The ongoing legal saga over Mr Brooks’s involvement with the failed insurrection on 6 January, and his weeks of accusations against the attorneys and legal team for the Democratic congressman who sued him, appear to distance himself from the case itself.

Mr Brooks, who supported a “Stop the Steal” campaign that fuelled a pro-Trump mob in an attempt to overturn the results of the 2020 election, told a crowd on 6 January to “start taking down names and kicking ass” before the assault on Congress.

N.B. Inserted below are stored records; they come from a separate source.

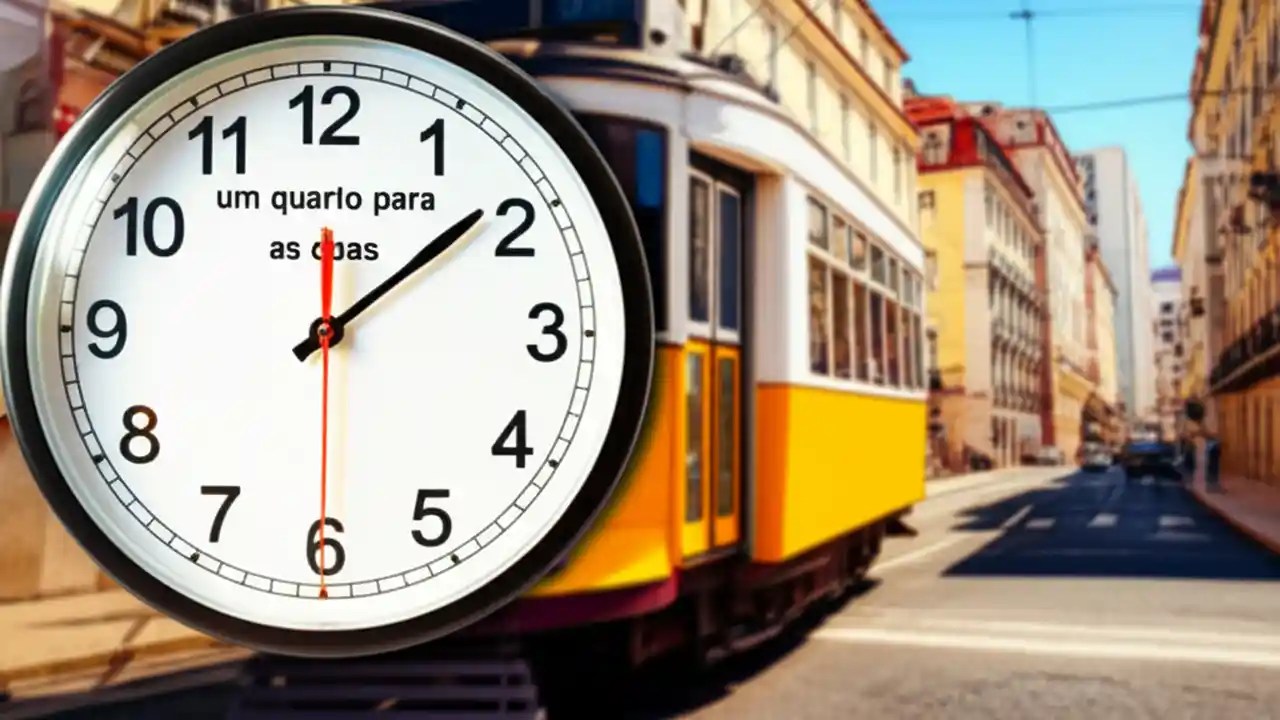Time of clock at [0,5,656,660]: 12:08
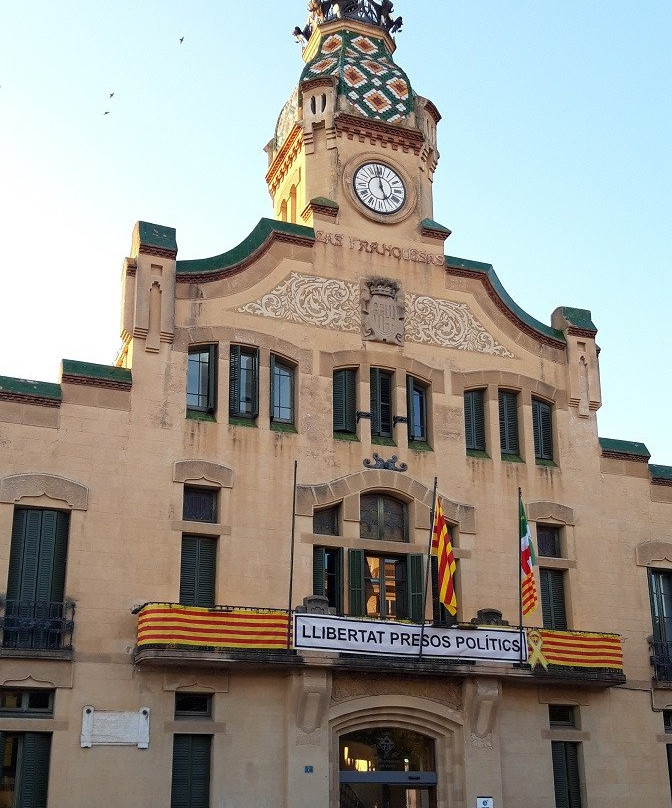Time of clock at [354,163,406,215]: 4:58
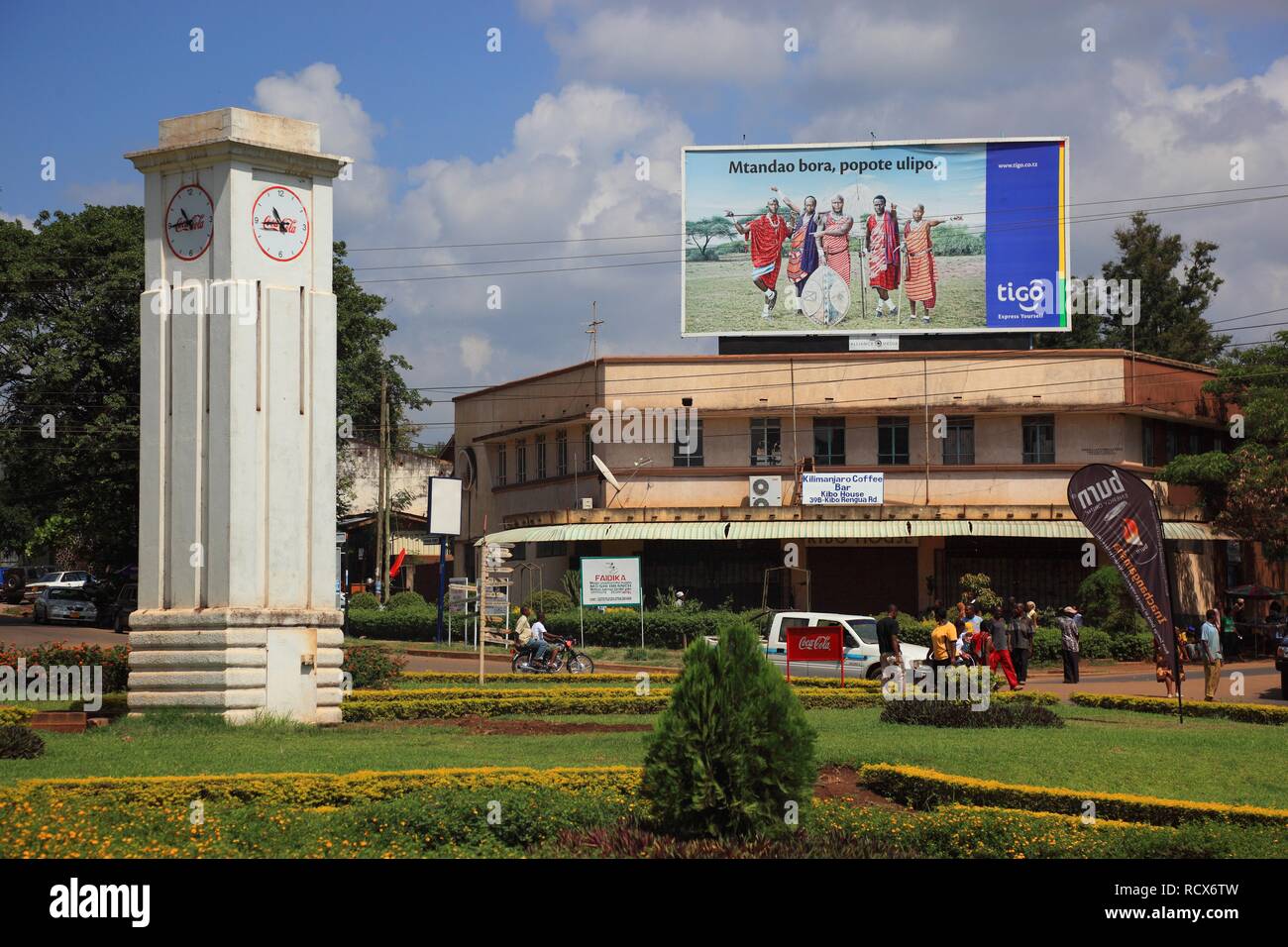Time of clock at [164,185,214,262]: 10:44
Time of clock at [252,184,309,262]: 10:44
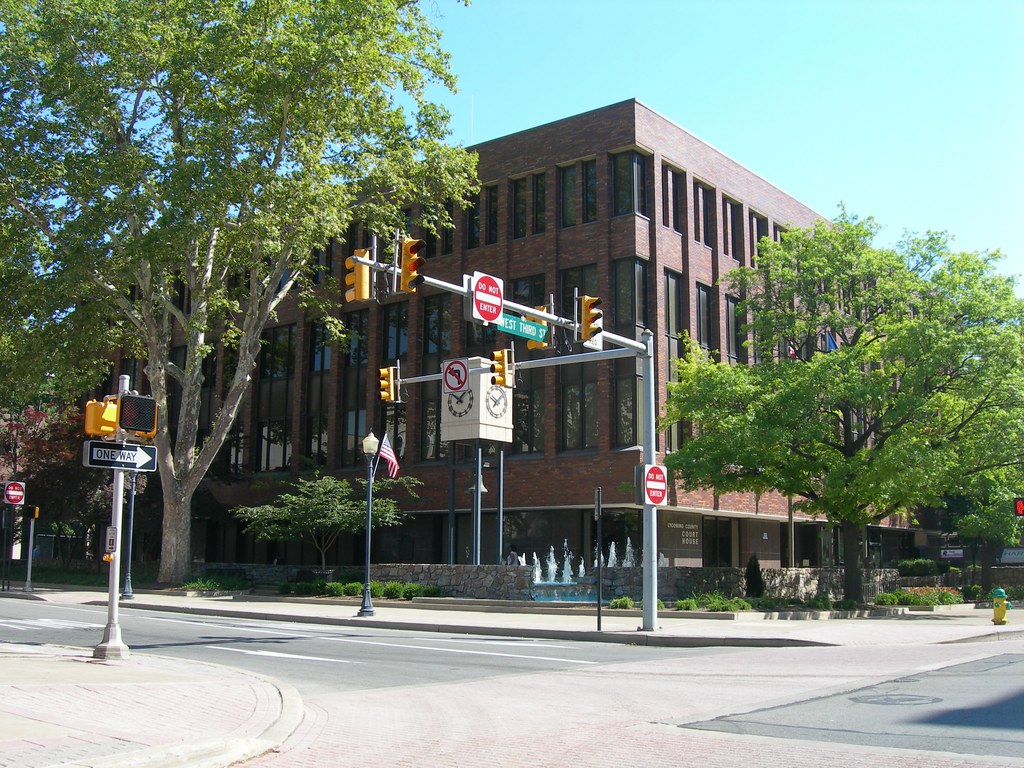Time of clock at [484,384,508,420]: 10:07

He was the first member of Congress to vow to reject the results when a joint session of Congress convened to certify them.

He also asked the crowd that day to consider Americans who sacrificed “sometimes their lives” to create the “greatest nation in world history”.

“Are you willing to do the same?” he said.

The 65-page complaint filed by US Rep Eric Swalwell in US District Court in Washington DC also targets Donald Trump, Donald Trump Jr and Rudy Giuliani, whose speeches to a crowd before a mob swarmed the Capitol on 6 January were seen as a months-long culmination of an election conspiracy narrative that incited a deadly riot.

Mr Brooks has teased Mr Swalwell while his legal team wrote in court filings that it spent weeks trying to serve him in the lawsuit because of security measures at the Capitol, and Mr Swalwell’s legal inability to personally serve him.

In court filings, the process server said he knocked on the front door and rang doorbells outside Mr Brooks’s home on 6 June, but no one answered.

After leaving and waiting in his car, he noticed a car pulling into the driveway, he said. He followed, got out of his car and approached Mr Brooks’s wife Martha from “two or three feet away” from an open garage door and said “Mrs Brooks, I am serving you with legal paperwork. This is for your husband, Mr Brooks,” according to the affidavit.

She yelled that she wanted him to leave, he said. He replied “OK, I’m putting them on the floor right here” before dropping the papers in front of her, he said.

The video shared by Mr Brooks on Twitter shows a car pulling into the driveway and turning into a garage. Another car quickly pulls into the driveway, and a driver – carrying papers and a cellphone – steps out and jogs to the open garage door.

Roughly 14 seconds later, the driver backpedals from the driveway and back into the car, as Martha Brooks follows. She then quickly walks to the back of the car.

Once she steps away, the driver slowly reverses down the driveway.

Mr Brooks has said he filed a police report regarding the incident.

He said that Mr Swalwell’s “lying attorney falsely claimed that the process server never entered my house (aka trespassed). If so, why do I have this video showing the man chasing my wife into my home?”

“The video shows that there never was any truth to Mo Brooks’ claim that the process server went into the Brooks’ house – as we have maintained all along,” Mr Swalwell’s attorney Philip Andonian told The Independent. 

“The video also shows that the papers were validly served and we have filed our affidavit of service to that effect,” he said. “If Mo Brooks wants to challenge service in court, he is free to do so, and we’ll look forward to getting his motion and taking it up with the judge.”

In a post on Twitter from an iPad directed at Mr Swalwell on Sunday, the GOP lawmaker claimed that “HORRIBLE Swalwell’s team committed a CRIME by unlawfully sneaking INTO MY HOUSE & accosting my wife” to serve him in the suit.

He attached a photo of a computer screen with Alabama’s criminal trespassing law, with a sticker below the screen that appears to include a PIN and Gmail password.

Attorneys for Mr Trump have sought to dismiss the case, arguing that he has “absolute immunity” from responsibility because he was president at the time of the assault.

The lawsuit filed by Mr Swalwell is one of two cases from Democratic lawmakers against Mr Trump and his allies for the attack.

A separate lawsuit from US Rep Bennie Thompson and 10 other House Democrats has accused Mr Trump, Mr Giuliani and members of the Proud Boys and far-right militia groups of a “concerted campaign to misinform their supporters and the public, encouraging and promoting intimidation and violence in furtherance of their common plan to promote” Mr Trump’s re-election, despite his definitive loss.

The defendants have asked a US District Court judge to dismiss that suit as well.